MARLEE HOSHO ROSS is an ordained Zen chaplain, and says she is now “doing the work that I’m meant to do.” A graduate of comparative religions and philosophy from University of Toronto’s Trinity College, Marlee says she has always been interested in the study of language and stories, and that interest led her to an earlier career as a Speech Language Pathologist in Vancouver schools.
“The thread of who we are runs through us; it’s already there and it shapes our character,” she says. “Now, I am a great lover of both language and silence.”
Marlee acknowledges it takes great courage to grow older and embrace age as an “enlarging,” not “diminishing” experience.

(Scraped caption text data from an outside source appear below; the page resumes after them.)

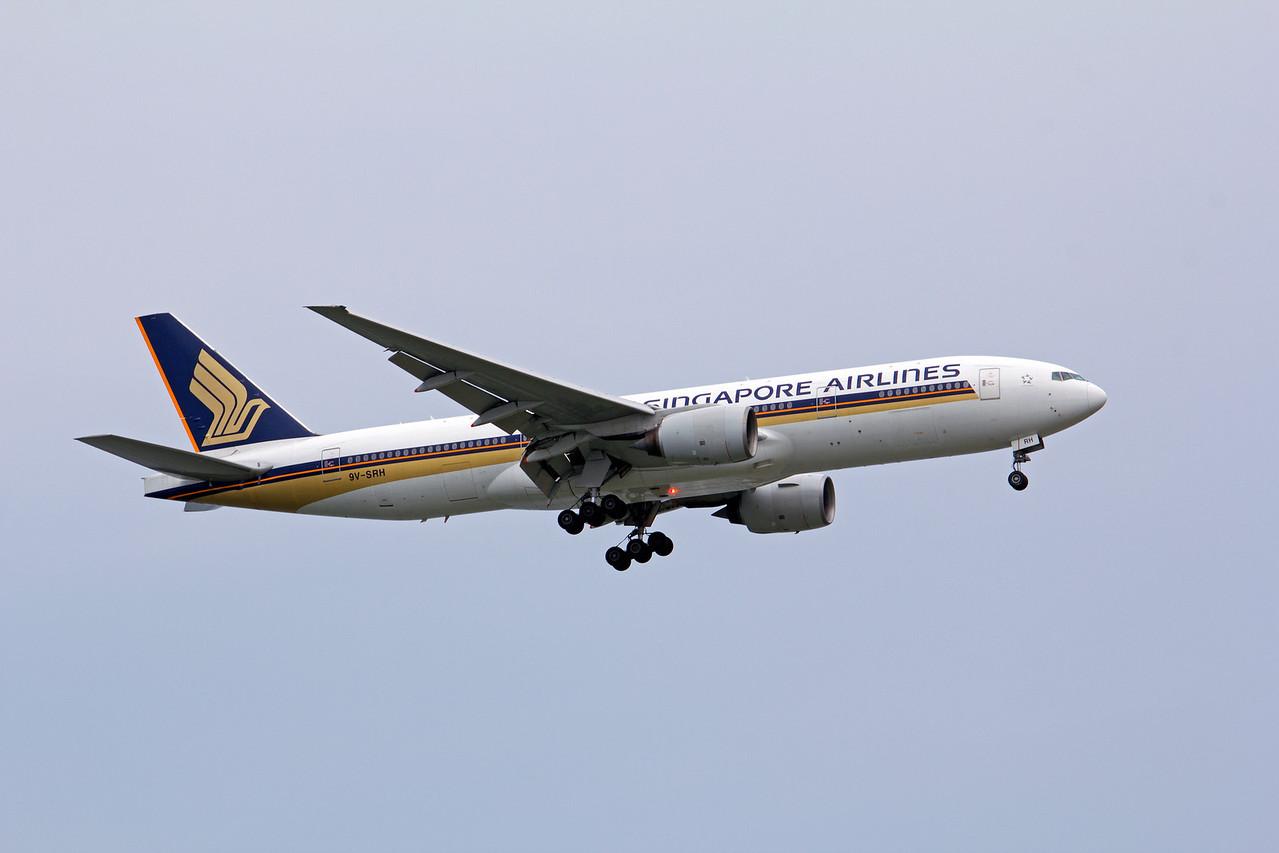 9V-SRH SINGAPORE AIRLINES B777-200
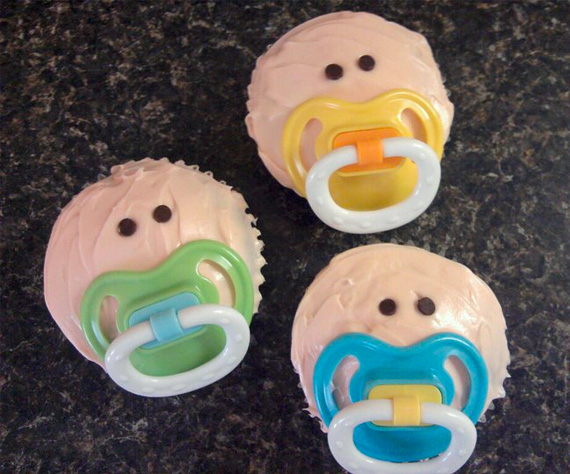 38818-Pacifier-Cupcakes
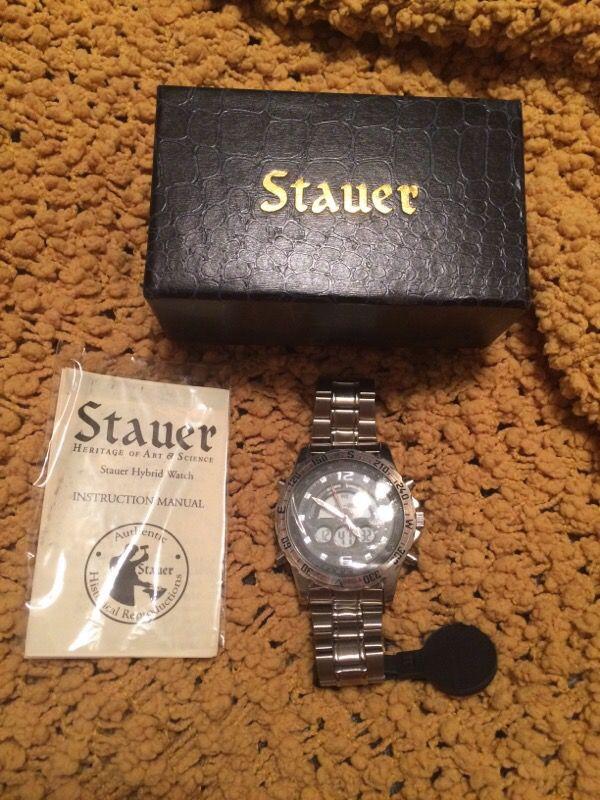 Stauer Hybrid Watch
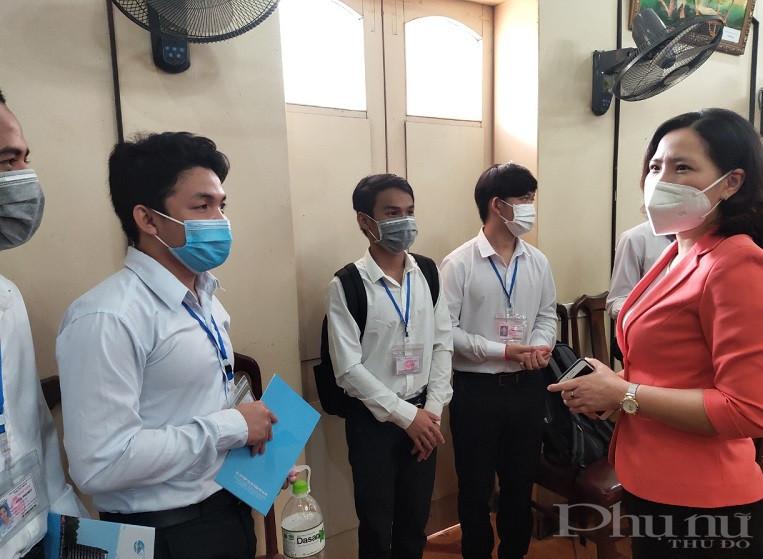 Các em học sinh cảm động trước tình cảm của các cô, các chị trong tổ chức Hội LHPN Hà Nội, của Hội Hữu nghị Việt Nam - Campuchia đã tới thăm và tặng học bổng nhân dịp năm học mới và hứa sẽ học tập tốt hơn nữa trong thời gian tới tại Hà Nội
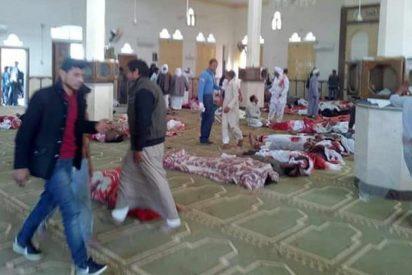 Al menos 270 muertos en un atentado contra una mezquita en Egipto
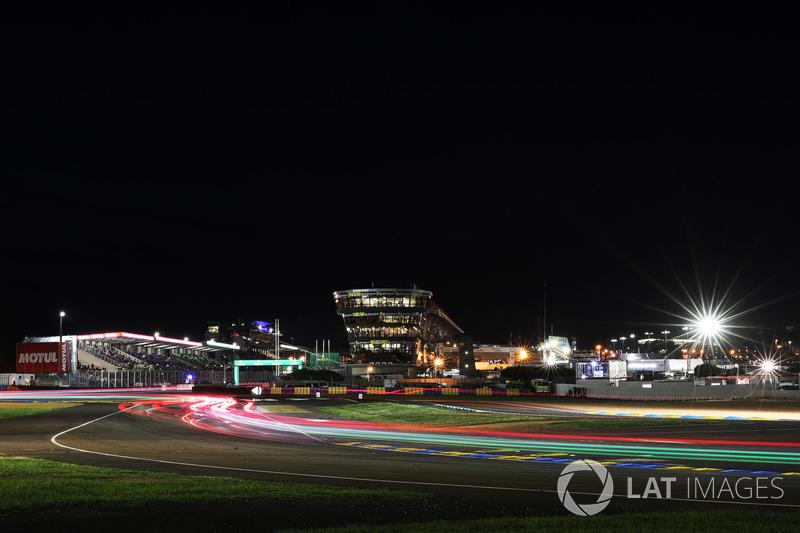 Le Mans de noche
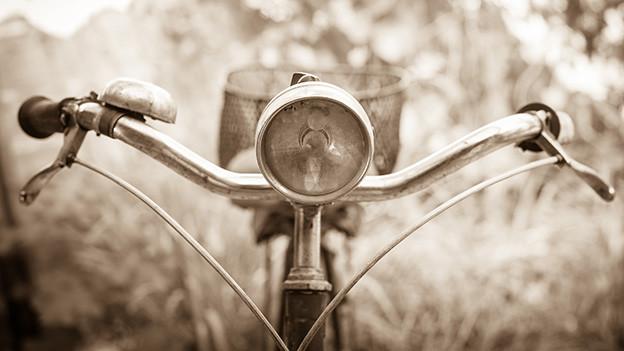 Auf alt getrimmtes Bild von einem Fahrradlenker.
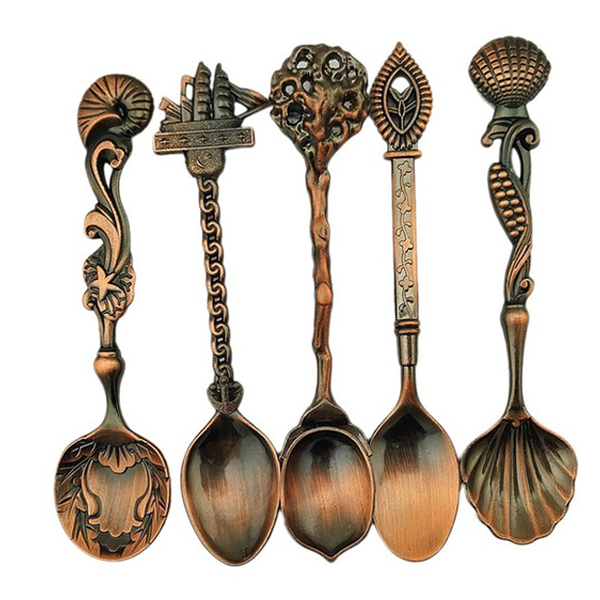 5 Set Alloy Vintage Royal Style Bronze Carved Cutlery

“It’s a time of great vitality,” she says, acknowledging the importance of managing and nurturing physical energy to open mental and emotional space to live alongside others and to serve the world with our gifts.
“It’s about love,” she concludes, “and trusting yourself to be who you really are.”

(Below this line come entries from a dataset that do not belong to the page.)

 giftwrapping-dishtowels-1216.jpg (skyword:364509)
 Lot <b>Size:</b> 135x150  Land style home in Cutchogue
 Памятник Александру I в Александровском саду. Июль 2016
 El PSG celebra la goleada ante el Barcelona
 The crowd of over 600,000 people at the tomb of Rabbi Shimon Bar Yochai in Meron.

MAURO AZZANO noticed, when he returned my call, that the last four digits of my phone number spell my surname. “Images stick with you,” says the perceptive author of four Ian McBriar murder mystery novels. He “writes” scenes in his head as he runs to and from work as a network analyst in Richmond.
The first story came to him from a real-life event he witnessed when, as a late teen, he was delivering pizzas in Toronto. Forty years later, he finally had to tell it, and that’s when the first book emerged in print.
“Only you can stop you,” says Mauro, who still teaches college part-time and runs half-marathons regularly.
“If you’re breathing, you are capable of change.”
Mauro also happens to be the trickster “Father Christmas” responsible for decorating the Lions Gate Bridge lions from 1994-2011 in memory of a close friend. Of pursuing your dreams, he says, “Never give up!”